The longstanding controversy surrounding the proposed western bypass around Hereford remains a hot topic as local elections draw near. Two years after the coalition government cancelled the plan, the idea remains on the table, with candidates on both sides of the argument.

Councillor John Harrington, leader of Independents for Herefordshire and cabinet member for transport, opposes the bypass, stating that supporters are not addressing the government's call for alternative solutions. The party's website states that a revived plan would take a decade to complete, cost over £250 million, and encourage the construction of car-dependent homes.
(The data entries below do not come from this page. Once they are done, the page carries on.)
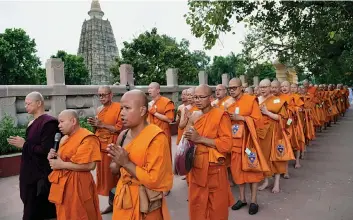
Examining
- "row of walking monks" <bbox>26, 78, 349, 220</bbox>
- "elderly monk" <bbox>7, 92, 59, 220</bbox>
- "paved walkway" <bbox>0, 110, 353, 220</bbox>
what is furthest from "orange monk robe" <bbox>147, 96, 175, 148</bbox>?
"elderly monk" <bbox>7, 92, 59, 220</bbox>

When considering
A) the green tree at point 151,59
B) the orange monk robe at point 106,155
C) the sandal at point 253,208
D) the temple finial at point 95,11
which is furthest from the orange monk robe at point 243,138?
the temple finial at point 95,11

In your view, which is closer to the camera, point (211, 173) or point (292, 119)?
point (211, 173)

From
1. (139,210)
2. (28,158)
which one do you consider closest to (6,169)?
(28,158)

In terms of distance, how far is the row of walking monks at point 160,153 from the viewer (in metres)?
2.41

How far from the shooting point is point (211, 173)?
355 cm

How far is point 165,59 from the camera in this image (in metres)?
22.1

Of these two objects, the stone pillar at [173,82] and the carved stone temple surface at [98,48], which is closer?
the stone pillar at [173,82]

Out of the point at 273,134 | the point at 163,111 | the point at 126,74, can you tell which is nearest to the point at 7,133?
the point at 163,111

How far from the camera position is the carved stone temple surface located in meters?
36.8

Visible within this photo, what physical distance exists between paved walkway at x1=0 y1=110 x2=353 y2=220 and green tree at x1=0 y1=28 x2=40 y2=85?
23.5m

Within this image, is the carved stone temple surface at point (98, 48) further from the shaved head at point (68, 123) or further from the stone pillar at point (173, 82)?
the shaved head at point (68, 123)

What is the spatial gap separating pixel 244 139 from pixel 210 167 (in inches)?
50.7

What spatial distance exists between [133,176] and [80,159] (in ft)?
3.51

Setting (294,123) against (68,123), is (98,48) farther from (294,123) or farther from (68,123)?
(68,123)
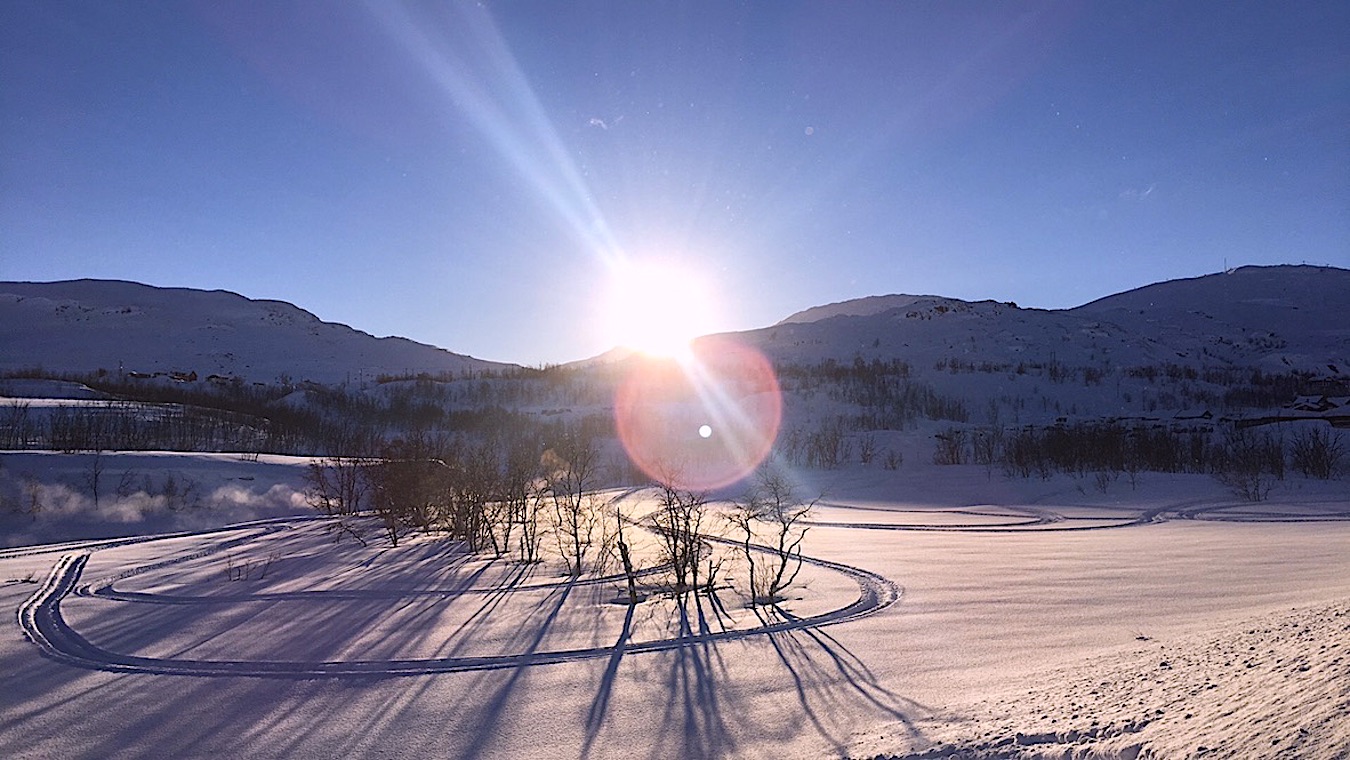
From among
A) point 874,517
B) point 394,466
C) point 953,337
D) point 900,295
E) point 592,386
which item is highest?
point 900,295

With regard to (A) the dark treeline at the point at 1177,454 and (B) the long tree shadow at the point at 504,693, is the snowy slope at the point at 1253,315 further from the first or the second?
(B) the long tree shadow at the point at 504,693

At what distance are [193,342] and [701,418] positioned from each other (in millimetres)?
47540

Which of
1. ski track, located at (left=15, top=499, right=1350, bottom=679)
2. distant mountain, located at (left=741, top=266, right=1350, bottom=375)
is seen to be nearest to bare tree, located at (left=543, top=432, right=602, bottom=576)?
ski track, located at (left=15, top=499, right=1350, bottom=679)

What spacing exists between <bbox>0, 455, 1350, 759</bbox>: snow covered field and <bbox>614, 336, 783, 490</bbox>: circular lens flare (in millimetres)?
14089

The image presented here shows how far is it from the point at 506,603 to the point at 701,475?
65.8 feet

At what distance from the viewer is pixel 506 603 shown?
670 centimetres

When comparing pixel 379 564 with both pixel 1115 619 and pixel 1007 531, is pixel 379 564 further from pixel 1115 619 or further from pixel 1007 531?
pixel 1007 531

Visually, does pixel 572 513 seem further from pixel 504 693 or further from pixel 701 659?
pixel 504 693

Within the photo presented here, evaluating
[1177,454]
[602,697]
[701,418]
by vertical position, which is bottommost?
[602,697]

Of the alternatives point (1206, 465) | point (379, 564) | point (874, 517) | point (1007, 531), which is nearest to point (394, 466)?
point (379, 564)

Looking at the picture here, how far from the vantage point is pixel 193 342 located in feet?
202

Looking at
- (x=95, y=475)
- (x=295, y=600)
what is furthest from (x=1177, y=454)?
(x=95, y=475)

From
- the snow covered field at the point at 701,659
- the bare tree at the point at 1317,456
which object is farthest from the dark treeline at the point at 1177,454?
the snow covered field at the point at 701,659

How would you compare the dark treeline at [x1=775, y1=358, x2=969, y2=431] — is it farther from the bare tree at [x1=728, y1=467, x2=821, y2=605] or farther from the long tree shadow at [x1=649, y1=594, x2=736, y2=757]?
the long tree shadow at [x1=649, y1=594, x2=736, y2=757]
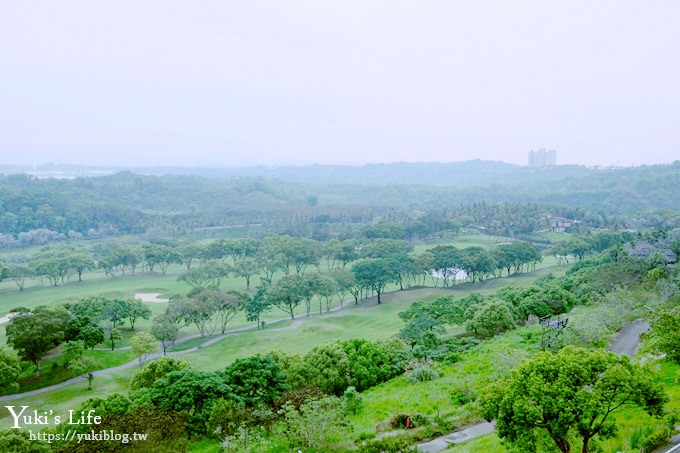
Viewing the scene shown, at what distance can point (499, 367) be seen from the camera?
24000mm

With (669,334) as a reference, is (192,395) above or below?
below

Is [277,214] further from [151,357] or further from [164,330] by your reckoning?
[164,330]

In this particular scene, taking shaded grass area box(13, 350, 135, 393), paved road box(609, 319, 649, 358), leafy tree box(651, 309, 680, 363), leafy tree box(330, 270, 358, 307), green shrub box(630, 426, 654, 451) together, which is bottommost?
shaded grass area box(13, 350, 135, 393)

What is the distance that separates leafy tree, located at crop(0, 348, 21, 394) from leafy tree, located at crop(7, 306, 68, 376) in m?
2.71

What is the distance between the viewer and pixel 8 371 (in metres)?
30.3

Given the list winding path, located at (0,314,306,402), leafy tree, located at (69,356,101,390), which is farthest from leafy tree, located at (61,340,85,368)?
winding path, located at (0,314,306,402)

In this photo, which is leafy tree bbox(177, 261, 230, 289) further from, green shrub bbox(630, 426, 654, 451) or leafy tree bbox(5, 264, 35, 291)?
green shrub bbox(630, 426, 654, 451)

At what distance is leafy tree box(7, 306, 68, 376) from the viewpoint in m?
34.9

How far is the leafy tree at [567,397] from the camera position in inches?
532

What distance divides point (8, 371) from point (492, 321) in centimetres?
3181

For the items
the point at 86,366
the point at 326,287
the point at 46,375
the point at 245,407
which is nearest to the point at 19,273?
the point at 46,375

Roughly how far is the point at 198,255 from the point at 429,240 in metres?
51.9

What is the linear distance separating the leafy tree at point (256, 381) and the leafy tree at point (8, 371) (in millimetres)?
16476

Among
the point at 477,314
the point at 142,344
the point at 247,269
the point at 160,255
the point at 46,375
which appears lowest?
the point at 46,375
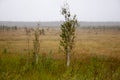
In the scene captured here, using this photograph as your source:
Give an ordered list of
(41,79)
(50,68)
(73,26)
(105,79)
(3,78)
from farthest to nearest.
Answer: (73,26), (50,68), (41,79), (105,79), (3,78)

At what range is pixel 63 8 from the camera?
59.1ft

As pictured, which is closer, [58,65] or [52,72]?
[52,72]

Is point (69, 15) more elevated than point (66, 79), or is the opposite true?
point (69, 15)

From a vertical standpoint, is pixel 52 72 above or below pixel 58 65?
above

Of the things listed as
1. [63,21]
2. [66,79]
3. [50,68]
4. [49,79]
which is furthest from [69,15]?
[66,79]

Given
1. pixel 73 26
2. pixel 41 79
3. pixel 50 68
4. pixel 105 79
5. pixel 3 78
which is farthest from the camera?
pixel 73 26

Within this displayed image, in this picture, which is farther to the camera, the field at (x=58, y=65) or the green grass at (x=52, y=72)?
the field at (x=58, y=65)

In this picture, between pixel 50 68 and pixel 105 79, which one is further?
pixel 50 68

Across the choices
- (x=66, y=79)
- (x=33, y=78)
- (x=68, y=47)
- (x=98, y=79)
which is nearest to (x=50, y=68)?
(x=68, y=47)

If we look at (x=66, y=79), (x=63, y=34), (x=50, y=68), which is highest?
(x=63, y=34)

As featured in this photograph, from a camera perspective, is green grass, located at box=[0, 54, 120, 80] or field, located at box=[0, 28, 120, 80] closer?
green grass, located at box=[0, 54, 120, 80]

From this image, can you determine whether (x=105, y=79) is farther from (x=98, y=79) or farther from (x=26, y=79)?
(x=26, y=79)

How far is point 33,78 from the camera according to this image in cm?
981

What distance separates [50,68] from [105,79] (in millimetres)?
6237
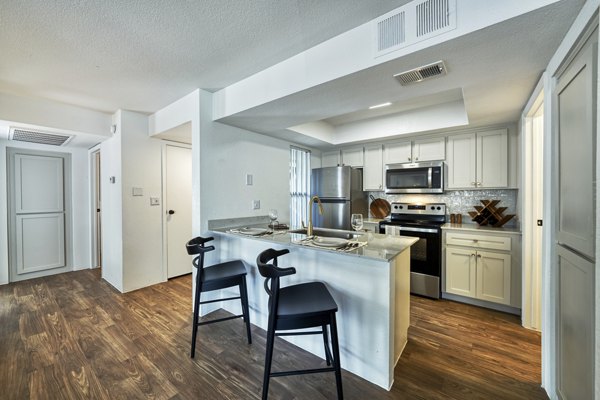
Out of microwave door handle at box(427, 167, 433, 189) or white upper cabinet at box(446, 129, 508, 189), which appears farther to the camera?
microwave door handle at box(427, 167, 433, 189)

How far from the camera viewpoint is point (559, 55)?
134 cm

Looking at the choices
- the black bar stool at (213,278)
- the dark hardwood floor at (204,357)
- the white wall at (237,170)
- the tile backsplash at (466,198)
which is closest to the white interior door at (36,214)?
the dark hardwood floor at (204,357)

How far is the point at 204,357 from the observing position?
1885mm

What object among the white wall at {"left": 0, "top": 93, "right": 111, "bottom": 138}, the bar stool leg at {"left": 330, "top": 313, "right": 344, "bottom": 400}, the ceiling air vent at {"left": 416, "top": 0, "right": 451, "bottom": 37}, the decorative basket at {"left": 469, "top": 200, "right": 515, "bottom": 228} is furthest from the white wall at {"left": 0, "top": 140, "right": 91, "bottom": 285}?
the decorative basket at {"left": 469, "top": 200, "right": 515, "bottom": 228}

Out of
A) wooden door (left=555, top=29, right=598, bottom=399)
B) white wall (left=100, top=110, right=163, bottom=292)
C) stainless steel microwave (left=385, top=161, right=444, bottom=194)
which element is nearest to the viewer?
wooden door (left=555, top=29, right=598, bottom=399)

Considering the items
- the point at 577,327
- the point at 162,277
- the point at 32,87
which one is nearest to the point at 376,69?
the point at 577,327

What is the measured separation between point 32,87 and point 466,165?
5.04m

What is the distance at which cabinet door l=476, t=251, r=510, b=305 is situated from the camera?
8.41ft

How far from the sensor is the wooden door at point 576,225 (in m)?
1.02

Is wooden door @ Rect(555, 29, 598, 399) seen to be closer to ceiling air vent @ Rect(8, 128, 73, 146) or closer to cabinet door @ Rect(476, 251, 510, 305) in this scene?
cabinet door @ Rect(476, 251, 510, 305)

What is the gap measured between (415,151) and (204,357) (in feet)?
11.5

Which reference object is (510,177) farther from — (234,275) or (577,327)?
(234,275)

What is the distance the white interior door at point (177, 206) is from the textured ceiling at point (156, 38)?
1.30 m

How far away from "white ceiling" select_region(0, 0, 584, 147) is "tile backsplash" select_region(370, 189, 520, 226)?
1.02m
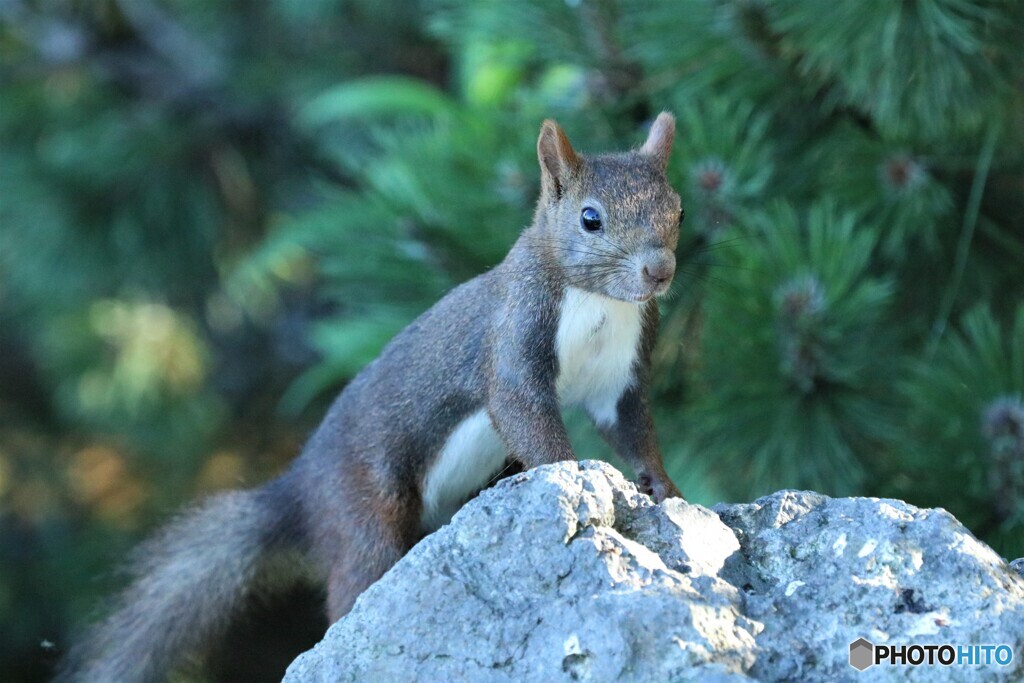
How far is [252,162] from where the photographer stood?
19.3 feet

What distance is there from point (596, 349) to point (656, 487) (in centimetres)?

The Green Party also opposes the bypass, with leader Councillor Ellie Chowns stating that it would not solve the congestion issue. Both parties highlight surveys showing that only 7% of traffic in Hereford is crossing the city. "To tackle congestion, we need to give the 93% other options," says Chowns. Councillor Bob Matthews and Labour candidate Anna Coda have also confirmed their opposition to the plan.

On the other side, Liberal Democrat leader and former council leader Councillor Terry James has supported the bypass plan for over 20 years, claiming that 85% of Hereford residents want the bypass, according to their polling data. Conservative group leader Councillor Jonathan Lester argues that the project's cancellation cost the county £22 million and believes the bypass is the only viable way to create economic growth and ease traffic congestion.